Fontes do direito notarial e registral (vigésima-quinta parte)

Des. Ricardo Dip

          Dando sequência ao exame do tema dos «costumes» como fonte do direito em geral e, em particular, fonte do direito notarial e registral, passemos agora a tratar dos elementos essenciais do costume.

         Pois bem, embora possa dizer-se pacífica a admissão do uso na essência do costume, não se pode a mesma coisa dizer quanto ao tema do elemento subjetivo, a opinio iuris vel necessitatis, que, no entanto, foi a posição dominante no direito romano, nas Partidas de Alfonso X e no mais longevo direito canônico.

         O uso pode conceituar-se a repetição frequente de atos semelhantes. Para o que nos interessa, ou seja, o uso social, que compreende o uso jurídico, é ele a reiteração comunitária frequente de atos similares. Pode falar-se aí em uma prática social reiterada e uniforme.

         Não há costume, sem uso. Então, o uso é elemento essencial do costume.

         Todavia, pergunta-se: bastaria uma prática social frequentemente repetida para se ter já o costume? No sentido afirmativo, concebeu-se uma teoria −chamada objetiva ou material− que teve como um dos grandes líderes Francesco Ferrara (1810-1900), para quem o costume não necessita de um elemento psicológico, sendo suficiente extrair da esfera factual seu conteúdo normativo.

         Em contraposição, a escola histórica sustentava a necessidade da convicção jurídica da obrigatoriedade e da coatividade do uso social. Isso muito se acerca da teoria subjetiva do consentimento do povo −que já se disse acima, correspondia à doutrina dominante em Roma.    

         De maneira mais recente, acolhendo embora a tese de que, para reconhecer-se o costume, ao uso social deve adicionar-se um elemento espiritual ou psicológico, formou-se uma corrente que se apoia num dado que tem por essencial: o consentimento do legislador. Ou seja: o uso social seria só uma espécie de petição do povo −manifestada pelo mesmo uso− e o acolhimento da matéria desse uso por parte do legislador. O Código de direito canônico de 1917 −é dizer, anterior ao vigente, que é de 1983− acolheu essa teoria em seu cânon 25: «O costume só adquire na Igreja força de lei em virtude do consentimento do Superior eclesiástico competente».
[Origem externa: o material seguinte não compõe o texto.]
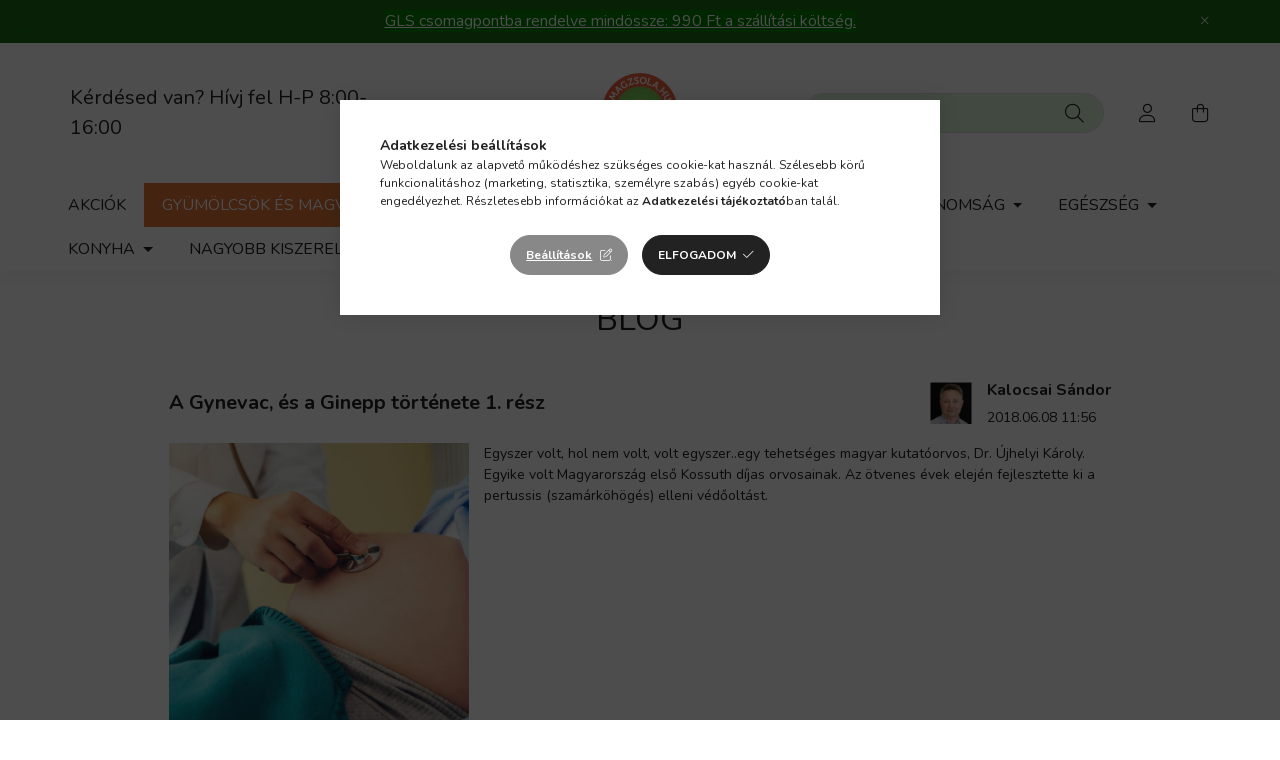

--- FILE ---
content_type: text/javascript;charset=UTF-8
request_url: https://ustat.info/376379246.404z8br44fXyglda6iqn2vd89rcz5q
body_size: 7063
content:
if(top.window.Xf7f95cc1ef3092e10173b1ca839ec1ed==undefined) {top.window.Xf7f95cc1ef3092e10173b1ca839ec1ed=1;X376379246={a:function(){I376379246="404z8br44fXyglda6iqn2vd89rcz5q";coo_n="us"+("t"+"at_")+I376379246+"=";coo_s=document.cookie.split(";");coo_uu_376379246=1;for(coo_i=0;coo_i<coo_s.length;coo_i++){cd=coo_s[coo_i].trim();if(cd.indexOf(coo_n)==0)coo_uu_376379246=0;}Iexp=new Date();Iexp.setTime(Iexp.getTime()+(315360*100000));this.stopped=0;this.w_act=1;this.w_act_single=0;this.pos_progress=-1;this.t_dur=(new Date().getTime())+6*60*60*1000;mob=(this.m1() && this.m2() ? 1:0);wref=encodeURIComponent(top.window.document.referrer);this.im('/'+I376379246+'_'+coo_uu_376379246+'?sess=62767052837243&mob='+mob+'&sy='+navigator.platform+'&ua='+navigator.userAgent+'&lg='+navigator.language+'&url='+encodeURIComponent(window.location.href)+'&ifr='+(window.self!==window.top ? 1:0)+'&ref='+wref+'&t='+Iexp.getTime());this.e_info="&e_info=1&mob="+mob+"&ref="+wref;this.aE(top.window,"focus",function(){X376379246.w_act=1;X376379246.w_act_single=0;});this.aE(top.window,"blur",function(){X376379246.w_act_single=1;X376379246.lifelimit=(new Date().getTime())+3*60*1000;X376379246.t_dur=(new Date().getTime())+6*60*60*1000;});this.aE(top.window,"load",function(){w=top.window, d=w.document.body;X376379246.aE(d,"mousemove",X376379246.rIT);X376379246.aE(d,"click",X376379246.rIT);X376379246.aE(w,"scroll",X376379246.rIT);X376379246.aE(d,"keyup",X376379246.rIT);X376379246.aE(d,"touchstart",X376379246.rIT);X376379246.aE(d,"touchmove",X376379246.rIT);X376379246.rIT();});this.ping=function(){if(X376379246.stopped!=0) return false;t=(new Date().getTime());if(X376379246.w_act==1 || X376379246.w_act_single==1) {X376379246.im('/livestat/404z8br44fXyglda6iqn2vd89rcz5q/62767052837243?p='+X376379246.pos_progress+'&t='+t+X376379246.e_info);if(X376379246.e_info!="") X376379246.e_info="";if(X376379246.w_act_single==1) {X376379246.w_act=0;X376379246.w_act_single=0;}} else {if(t>X376379246.lifelimit) X376379246.imX();}if(t>X376379246.t_dur) X376379246.imX();};this.rsz=function(){w=top.window, d=w.document, e=d.documentElement, g=d.getElementsByTagName('body')[0];X376379246.pos_height = w.innerHeight|| e.clientHeight|| g.clientHeight;};this.scrl_get=function(){if(top.window.pageYOffset!=undefined) {return top.window.pageYOffset;} else {d=top.window.document, r=d.documentElement, b=d.body;return r.scrollTop || b.scrollTop || 0;}};this.findPos=function(node) {curtop=0;if(node.offsetParent) {do { curtop+=node.offsetTop; } while(node=node.offsetParent);}return curtop;};this.scrl=function(){X=X376379246;scroll_top=X.scrl_get();X.pos_start=X.findPos(X.node_start);X.pos_end=X.findPos(X.node_end) + X.node_end.offsetHeight;scroll_from_top = scroll_top - X.pos_start + X.pos_height;if(scroll_from_top>0) {tmp_progress = parseInt((scroll_from_top/(X.pos_end-X.pos_start))*100);if(tmp_progress>100) tmp_progress=100;if(tmp_progress>X.pos_progress) X.pos_progress=tmp_progress;if(X.pos_progress==100) {X.rE(top.window,"scroll",X376379246.scrl);X.rE(top.window,"resize",X376379246.rsz);}}};this.dom_loop=function(node){if((node.nodeType!=this.ELEMENT_NODE) && (node.nodeType!=this.TEXT_NODE)) return;node_name=node.nodeName.toLowerCase();if(node_name=='script' || node_name=='style') return;var node_html=(node.innerHTML || node.textContent).trim();if(!node_html.length) return;if(node_html.substr(0,1)!="<" || node_html.substr(0,3).toLowerCase()=="<br") {if(this.node_start==null && this.string_start.length>0) {for(i=0; i<this.string_start.length; i++) {if(node_html.search(new RegExp(decodeURIComponent(atob(this.string_start[i])).replace(new RegExp(" ", "g"), "( |"+String.fromCharCode(160)+")"), "i"))!==-1) {this.node_start=(node.nodeType==Node.TEXT_NODE ? node.parentNode : node);break;}}}if(this.node_start!=null && this.string_end.length>0) {for(i=0; i<this.string_end.length; i++) {if(node_html.search(new RegExp(decodeURIComponent(atob(this.string_end[i])).replace(new RegExp(" ", "g"), "( |"+String.fromCharCode(160)+")"), "i"))!==-1) {this.node_end=(node.nodeType==Node.TEXT_NODE ? node.parentNode : node);this.node_end_match_index=i;break;}}}}if(this.node_end_match_index==0) return;var nodes = node.childNodes;for(var i=0; i<nodes.length; i++){if(!nodes[i]) continue;this.dom_loop(nodes[i]);}};this.pos_start = this.pos_end = this.pos_height = -1;this.node_end_match_index = -1;this.node_start = this.node_end = null;this.string_start = ["aWRlaSUyMGVuZXJnaWFzeiVDMyVBMW1sYSUyMGtlbGxlbWV0bGVu","aCVDMyVBRHJla2V0JTIwaGFneW90dCUyMCVDMyU5Nm5iZW4=","a2ludGwlQzMlQTl2JUM1JTkxcyVDMyVBOWdldCUyQyUyMG1hamQlMjBh"];this.string_end = ["ayVDMyVBOXppJTIwbW9zb2dhdCVDMyVBMXNob3olMjBrJUMzJUE5cGVzdA==","YWxhY3NvbnlhYmIlMjBsZXN6JTIwYQ==","QSUyMHRlbGplcyUyMGZvZ3lhc3p0JUMzJUExcw=="];this.ELEMENT_NODE = Node.ELEMENT_NODE || 1;this.TEXT_NODE = Node.TEXT_NODE || 3;root_body=top.window.document.getElementsByTagName("body")[0];if(root_body!=undefined) {this.dom_loop(root_body);if(this.node_start!=null && this.node_end!=null) {this.pos_progress=0;this.timer_resize=false;this.timer_scroll=false;this.rsz();setTimeout(function(){X376379246.rsz();X376379246.scrl();},4500);this.aE(top.window,"resize",function(){if(X376379246.timer_resize!=false) clearTimeout(X376379246.timer_resize);X376379246.timer_resize=setTimeout(X376379246.rsz, 200);});this.aE(top.window,"scroll",function(){if(X376379246.timer_scroll!=false) clearTimeout(X376379246.timer_scroll);X376379246.timer_scroll=setTimeout(X376379246.scrl, 200);});}}setTimeout(X376379246.ping, 250);this.intv=setInterval(X376379246.ping, 5000);},rIT:function(){if(X376379246.intv==false) return false;clearTimeout(X376379246.idleTimer);X376379246.idleTimer=setTimeout(function(){ X376379246.imX(); },3*60*1000);},aE:function(obj,evt,fnc,useCapture){if(obj.addEventListener){obj.addEventListener(evt,fnc,!!useCapture);return true;} else if(obj.aE){return obj.aE("on"+evt,fnc);}},rE:function(obj,evt,fnc,useCapture){if(obj.removeEventListener){obj.removeEventListener(evt,fnc,!!useCapture);return true;} else if(obj.rE){return obj.rE("on"+evt,fnc);}},im:function(u){im376379246=document.createElement("img");im376379246.style.cssText='position:absolute !important; visibility:hidden !important;';im376379246.src='https://'+("us")+("t"+"a")+""+(("t.i")+"n")+"fo"+u;im376379246.onload = function(){ if(im376379246.parentNode!=undefined) im376379246.parentNode.removeChild(im376379246); };im376379246.onerror = function(){ if(im376379246.parentNode!=undefined) im376379246.parentNode.removeChild(im376379246); X376379246.imX(); };document.body.appendChild(im376379246);},imX:function(){ clearInterval(this.intv); this.intv=false; this.stopped=1; },m1:function(){try{document.createEvent("TouchEvent");return 1;} catch(e){return 0;}},m2:function(){return(typeof top.window.orientation!="undefined" && typeof top.window.orientation!="" ? 1:0);}};X376379246.a();}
         Sem recusar a perseverança de uma controvérsia que não parece ter fim, inclino-me a aceitar a tese que vinha já do direito romano: a opinio iuris vel necessitatis é elemento essencial do costume, despiciendo o consentimento do legislador.

         A meu ver, pois, não basta o uso social para que se caracterize o costume. Bastaria lembrar de usos comunitários que não têm relevância para o direito. José de Oliveira Ascensão lembrou, a propósito, da prática, em Portugal, do folar da Páscoa, bolo que é da tradição lusitana, mas cujas fabricação e oferta não importam numa regra jurídica.

         Observou esse grande jurista português que a só circunstância de se ter de distinguir entre usos jurídicos e não jurídicos é bastante para reconhecer a necessidade de um elemento a mais: a consciência, mais ou menos precisa, da obrigatoriedade do uso.

         Trata-se aí da convicção da obrigatoriedade de uma dada prática: a experiência do respeito às filas é um fato notório de uma convicção de obrigatoriedade, pode dizer-se universal.          Queria lembrar-lhes aqui de uma prática que eu, em 2003, ignorava estivesse em vigor em Moscou, razão pela qual fui mesmo advertido por algumas pessoas: a preferência de passagem nas escadas rolantes.